PROBLEM TO SOLVE: Quote exactly, and only, the lines from the one with "Which one from" through the end of the listing.

SUPPLIED RECORDS:
--*--

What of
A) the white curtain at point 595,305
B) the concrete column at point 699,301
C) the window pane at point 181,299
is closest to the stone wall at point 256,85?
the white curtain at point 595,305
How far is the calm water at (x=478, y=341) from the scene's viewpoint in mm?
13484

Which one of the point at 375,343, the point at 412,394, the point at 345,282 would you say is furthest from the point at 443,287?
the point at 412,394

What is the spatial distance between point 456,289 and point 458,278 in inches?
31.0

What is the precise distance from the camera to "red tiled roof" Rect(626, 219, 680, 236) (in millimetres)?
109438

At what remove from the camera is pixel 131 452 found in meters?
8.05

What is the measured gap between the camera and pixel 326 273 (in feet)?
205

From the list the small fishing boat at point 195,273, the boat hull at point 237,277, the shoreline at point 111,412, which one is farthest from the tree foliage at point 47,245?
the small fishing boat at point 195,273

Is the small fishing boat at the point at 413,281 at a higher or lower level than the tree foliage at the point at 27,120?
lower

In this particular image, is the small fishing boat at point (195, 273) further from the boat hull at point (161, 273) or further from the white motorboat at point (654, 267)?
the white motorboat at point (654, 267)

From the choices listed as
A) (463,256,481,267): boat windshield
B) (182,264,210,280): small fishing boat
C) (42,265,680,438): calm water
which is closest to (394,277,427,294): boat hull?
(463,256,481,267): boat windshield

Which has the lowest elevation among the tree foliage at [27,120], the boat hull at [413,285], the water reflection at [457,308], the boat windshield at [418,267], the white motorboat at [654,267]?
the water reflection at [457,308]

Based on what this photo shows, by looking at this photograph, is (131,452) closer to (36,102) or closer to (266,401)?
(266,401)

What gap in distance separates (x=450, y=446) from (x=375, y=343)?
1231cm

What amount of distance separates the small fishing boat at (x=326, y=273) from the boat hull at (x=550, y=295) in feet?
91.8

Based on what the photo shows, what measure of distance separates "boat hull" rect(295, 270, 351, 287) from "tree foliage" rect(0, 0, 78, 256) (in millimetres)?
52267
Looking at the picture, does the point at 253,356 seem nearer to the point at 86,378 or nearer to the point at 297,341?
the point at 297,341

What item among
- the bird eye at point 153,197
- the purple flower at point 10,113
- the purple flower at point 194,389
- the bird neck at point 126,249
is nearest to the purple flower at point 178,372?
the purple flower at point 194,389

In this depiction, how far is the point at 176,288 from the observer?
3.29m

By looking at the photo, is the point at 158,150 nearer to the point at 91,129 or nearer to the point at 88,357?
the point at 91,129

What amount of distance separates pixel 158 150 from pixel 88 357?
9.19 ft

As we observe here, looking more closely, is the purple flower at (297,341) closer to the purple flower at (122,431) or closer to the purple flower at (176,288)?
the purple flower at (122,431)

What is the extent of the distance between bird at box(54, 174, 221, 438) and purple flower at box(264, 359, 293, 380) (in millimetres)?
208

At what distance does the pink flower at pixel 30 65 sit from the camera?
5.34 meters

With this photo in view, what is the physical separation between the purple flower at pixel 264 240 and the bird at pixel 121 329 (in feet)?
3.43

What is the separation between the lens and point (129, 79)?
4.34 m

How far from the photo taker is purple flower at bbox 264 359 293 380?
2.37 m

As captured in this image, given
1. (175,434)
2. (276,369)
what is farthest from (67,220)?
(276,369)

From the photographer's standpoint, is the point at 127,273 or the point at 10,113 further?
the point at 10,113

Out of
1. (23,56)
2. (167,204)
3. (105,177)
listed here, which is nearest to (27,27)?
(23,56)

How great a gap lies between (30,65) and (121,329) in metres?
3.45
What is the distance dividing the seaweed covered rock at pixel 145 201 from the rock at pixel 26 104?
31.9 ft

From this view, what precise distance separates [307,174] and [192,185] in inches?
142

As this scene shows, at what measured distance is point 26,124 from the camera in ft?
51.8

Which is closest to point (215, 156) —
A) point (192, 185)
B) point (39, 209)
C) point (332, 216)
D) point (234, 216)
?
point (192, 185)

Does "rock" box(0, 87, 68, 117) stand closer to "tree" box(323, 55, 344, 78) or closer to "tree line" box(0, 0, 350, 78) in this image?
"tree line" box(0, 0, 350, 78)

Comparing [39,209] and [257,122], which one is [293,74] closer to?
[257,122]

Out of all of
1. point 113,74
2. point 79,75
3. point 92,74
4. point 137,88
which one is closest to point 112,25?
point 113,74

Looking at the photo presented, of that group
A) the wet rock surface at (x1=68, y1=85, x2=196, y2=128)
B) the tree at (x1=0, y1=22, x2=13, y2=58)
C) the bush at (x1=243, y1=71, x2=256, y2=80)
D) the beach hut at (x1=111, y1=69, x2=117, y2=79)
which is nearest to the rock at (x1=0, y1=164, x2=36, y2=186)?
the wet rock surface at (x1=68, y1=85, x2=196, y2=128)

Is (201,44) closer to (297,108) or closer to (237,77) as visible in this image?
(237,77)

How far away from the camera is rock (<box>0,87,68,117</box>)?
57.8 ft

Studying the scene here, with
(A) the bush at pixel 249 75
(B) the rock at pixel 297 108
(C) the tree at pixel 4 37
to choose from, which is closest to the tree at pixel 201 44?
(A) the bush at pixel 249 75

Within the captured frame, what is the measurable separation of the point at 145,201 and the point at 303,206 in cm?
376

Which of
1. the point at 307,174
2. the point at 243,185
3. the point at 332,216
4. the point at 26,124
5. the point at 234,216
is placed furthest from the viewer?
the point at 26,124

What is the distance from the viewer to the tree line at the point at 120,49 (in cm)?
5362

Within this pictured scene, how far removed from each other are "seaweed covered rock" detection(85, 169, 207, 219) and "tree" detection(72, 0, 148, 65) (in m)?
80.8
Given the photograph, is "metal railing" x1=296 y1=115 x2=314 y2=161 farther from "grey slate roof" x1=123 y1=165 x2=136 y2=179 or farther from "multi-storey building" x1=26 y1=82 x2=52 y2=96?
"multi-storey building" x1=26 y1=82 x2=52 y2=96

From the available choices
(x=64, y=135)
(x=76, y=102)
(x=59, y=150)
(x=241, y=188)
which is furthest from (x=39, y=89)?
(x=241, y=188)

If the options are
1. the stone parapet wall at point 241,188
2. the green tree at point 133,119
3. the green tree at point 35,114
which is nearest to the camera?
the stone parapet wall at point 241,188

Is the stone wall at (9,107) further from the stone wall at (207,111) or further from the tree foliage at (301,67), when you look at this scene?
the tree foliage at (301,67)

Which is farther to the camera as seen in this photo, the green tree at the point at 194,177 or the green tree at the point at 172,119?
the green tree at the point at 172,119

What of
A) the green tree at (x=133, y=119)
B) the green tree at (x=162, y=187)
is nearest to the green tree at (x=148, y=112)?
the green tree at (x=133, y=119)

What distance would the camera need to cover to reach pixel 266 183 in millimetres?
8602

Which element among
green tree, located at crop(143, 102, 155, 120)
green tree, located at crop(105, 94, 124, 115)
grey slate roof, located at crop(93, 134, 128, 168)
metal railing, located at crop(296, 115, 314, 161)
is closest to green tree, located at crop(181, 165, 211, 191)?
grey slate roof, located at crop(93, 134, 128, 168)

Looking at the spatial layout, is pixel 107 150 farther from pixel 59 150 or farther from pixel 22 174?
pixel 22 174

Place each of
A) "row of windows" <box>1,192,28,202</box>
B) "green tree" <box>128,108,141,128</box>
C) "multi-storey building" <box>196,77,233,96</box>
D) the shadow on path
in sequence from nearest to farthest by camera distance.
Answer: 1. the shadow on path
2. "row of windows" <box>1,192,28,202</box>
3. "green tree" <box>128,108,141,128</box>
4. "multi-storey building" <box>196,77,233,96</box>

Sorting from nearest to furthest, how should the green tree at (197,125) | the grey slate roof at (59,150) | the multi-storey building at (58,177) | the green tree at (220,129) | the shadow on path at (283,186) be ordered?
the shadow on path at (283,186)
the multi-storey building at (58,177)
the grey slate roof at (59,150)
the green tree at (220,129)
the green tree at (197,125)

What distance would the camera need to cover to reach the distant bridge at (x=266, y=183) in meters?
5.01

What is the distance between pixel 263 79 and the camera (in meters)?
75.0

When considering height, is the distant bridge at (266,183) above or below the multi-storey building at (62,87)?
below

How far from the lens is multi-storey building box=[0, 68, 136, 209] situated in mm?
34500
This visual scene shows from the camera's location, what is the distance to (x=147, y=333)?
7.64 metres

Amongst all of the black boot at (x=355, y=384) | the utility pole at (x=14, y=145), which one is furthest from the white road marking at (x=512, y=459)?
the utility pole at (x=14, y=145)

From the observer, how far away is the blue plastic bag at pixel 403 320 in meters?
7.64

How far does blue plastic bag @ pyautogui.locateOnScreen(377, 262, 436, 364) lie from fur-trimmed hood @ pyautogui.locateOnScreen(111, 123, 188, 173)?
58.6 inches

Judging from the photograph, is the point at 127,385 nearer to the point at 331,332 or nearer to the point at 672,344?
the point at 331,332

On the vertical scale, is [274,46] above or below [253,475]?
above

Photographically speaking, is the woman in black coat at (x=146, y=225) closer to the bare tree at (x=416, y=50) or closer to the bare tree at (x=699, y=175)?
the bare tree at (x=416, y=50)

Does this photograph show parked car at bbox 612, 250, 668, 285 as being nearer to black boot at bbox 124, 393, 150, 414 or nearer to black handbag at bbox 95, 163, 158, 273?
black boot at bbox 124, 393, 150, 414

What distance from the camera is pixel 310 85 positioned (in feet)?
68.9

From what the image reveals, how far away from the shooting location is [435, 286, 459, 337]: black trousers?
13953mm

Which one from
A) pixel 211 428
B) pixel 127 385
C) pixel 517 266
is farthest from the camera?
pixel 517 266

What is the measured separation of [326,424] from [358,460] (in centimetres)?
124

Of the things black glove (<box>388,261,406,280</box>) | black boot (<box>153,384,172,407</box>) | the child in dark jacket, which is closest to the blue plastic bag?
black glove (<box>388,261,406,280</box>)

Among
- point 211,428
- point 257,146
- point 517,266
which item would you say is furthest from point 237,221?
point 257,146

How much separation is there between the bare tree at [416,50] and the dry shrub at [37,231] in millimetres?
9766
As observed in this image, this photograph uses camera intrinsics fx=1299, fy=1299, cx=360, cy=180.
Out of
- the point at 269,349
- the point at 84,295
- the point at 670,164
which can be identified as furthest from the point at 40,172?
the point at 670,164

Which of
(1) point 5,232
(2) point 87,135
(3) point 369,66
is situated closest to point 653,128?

--*--

THE REPLY:
Which one from
A) pixel 211 428
B) pixel 127 385
C) pixel 517 266
is farthest from the camera?
pixel 517 266

What is the measured separation of [326,424] from [358,460] (in centimetres)?
124

Of the things black glove (<box>388,261,406,280</box>) | black boot (<box>153,384,172,407</box>) | the child in dark jacket, which is closest to the blue plastic bag?
black glove (<box>388,261,406,280</box>)

Among
- point 211,428
- point 257,146
- point 517,266
which item would you say is furthest from point 237,221?
point 257,146

How much separation is there between the bare tree at [416,50] and the dry shrub at [37,231] in millimetres?
9766
As observed in this image, this photograph uses camera intrinsics fx=1299, fy=1299, cx=360, cy=180.
Out of
- the point at 269,349
- the point at 84,295
- the point at 670,164
which can be identified as furthest from the point at 40,172?
the point at 670,164

Which of
(1) point 5,232
(2) point 87,135
(3) point 369,66
is situated closest to point 653,128?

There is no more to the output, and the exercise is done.